The central three components to "graduated licensing", as the laws are usually titled, are restrictions in the times a young driver may operate a car, the number of passengers the young driver may carry, and the use of seatbelts (which are mandatory in all 50 United States anyways). Other states often introduce other clauses (Colorado bans all cell phone usage under 21, while Michigan increased the age at which you may receive a permit by a half year), but those three clauses are central to practically all graduated licenses.

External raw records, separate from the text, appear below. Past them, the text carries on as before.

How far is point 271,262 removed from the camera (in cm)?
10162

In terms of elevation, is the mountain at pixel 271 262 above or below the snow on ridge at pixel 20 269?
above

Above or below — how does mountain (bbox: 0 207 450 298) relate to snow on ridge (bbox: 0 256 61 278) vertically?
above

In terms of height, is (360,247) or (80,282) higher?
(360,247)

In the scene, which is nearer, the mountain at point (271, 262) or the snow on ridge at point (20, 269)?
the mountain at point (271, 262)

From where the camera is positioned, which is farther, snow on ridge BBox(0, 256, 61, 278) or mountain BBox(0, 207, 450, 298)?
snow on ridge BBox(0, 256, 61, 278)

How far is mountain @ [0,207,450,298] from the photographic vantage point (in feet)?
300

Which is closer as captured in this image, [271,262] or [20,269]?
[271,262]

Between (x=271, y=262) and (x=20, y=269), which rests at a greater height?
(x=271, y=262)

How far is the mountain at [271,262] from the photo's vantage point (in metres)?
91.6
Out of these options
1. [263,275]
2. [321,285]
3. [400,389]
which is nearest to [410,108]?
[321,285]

This is the reasoning behind the law:
- Most accidents occur between midnight and dawn. A recent study performed by Australian and American researchers in conjunction with Monash University found that crashes amongst youth were elevated during the weekend, most strongly from midnight to 6:00am. Weekend crashes were also directly related to the time, growing from 6:00 pm until 12:00 midnight. Crashes amongst youth were generally slightly higher than adult drivers during night-time hours (defined as 6:00pm to 6:00am). Fatal crashes were even more strongly linked. 1 Young drivers were significantly more likely to speed at night. Furthermore, alcoholic impairment rates increased at night, with the greatest increase linked to drivers with a 0.05 BAC or higher.2 Fleet Maintenance & Safety Report published that in a one year period, 1 out of every 12 motorists in Norway reported falling asleep while driving. According to The Star of Johannesburg, South Africa, driver fatigue is a factor in one out of three fatal vehicle accidents.3 Even the U.S. Army has noted that 23% of its servicemembers killed in motoring accidents are from fatigue or fatigue related impairment.4 This is a logical conclusion; as one drives later at night, more drivers are leaving pubs or bars, more drivers are more likely to be exhausted or fatigued, circadian rhythms reach a natural low, visibility becomes restricted, noctural animals start to appear, as well as many other intangible or unmeasurable effects.
- The number of passengers is also strongly linked to likelihood of a teenaged driver becoming a participant in an accident. A recent study indicated that a teenaged driver with only one passenger doubles their chances of being in a fatal accident compared to no passengers. For additional passengers, the risk was five times higher.5 Williams, Preusser and others noted that in police reports of fatal crashes in which two or more teenagers were in the vehicle, there is often evidence of distraction, physical
interference or inducements to risk taking.6 The same study noted a survey that reported that teenagers reported that in all the dangerous situations they had experienced in the last six months, 85% had more than one passenger in the car with them during the incident.7
- The fact that wearing seatbelts contributes to motoring safety is virtually universally accepted, yet many teenaged drivers continue not to wear them. Despite the fact that seatbelts prevent approximately 50% of serious injuries8, only about four in ten teens choose to wear seatbelts.9
Finally, your kids might hate you if you move to New Jersey (or Michigan and Colorado). But considering 8,278 teenagers died in vehicle accidents in 2002 (the superlative cause of teenager deaths), and cost taxpayers $42.3 billion in emergency services, medical costs, lost productivity and property damages10, your kids hating you is a small price to pay.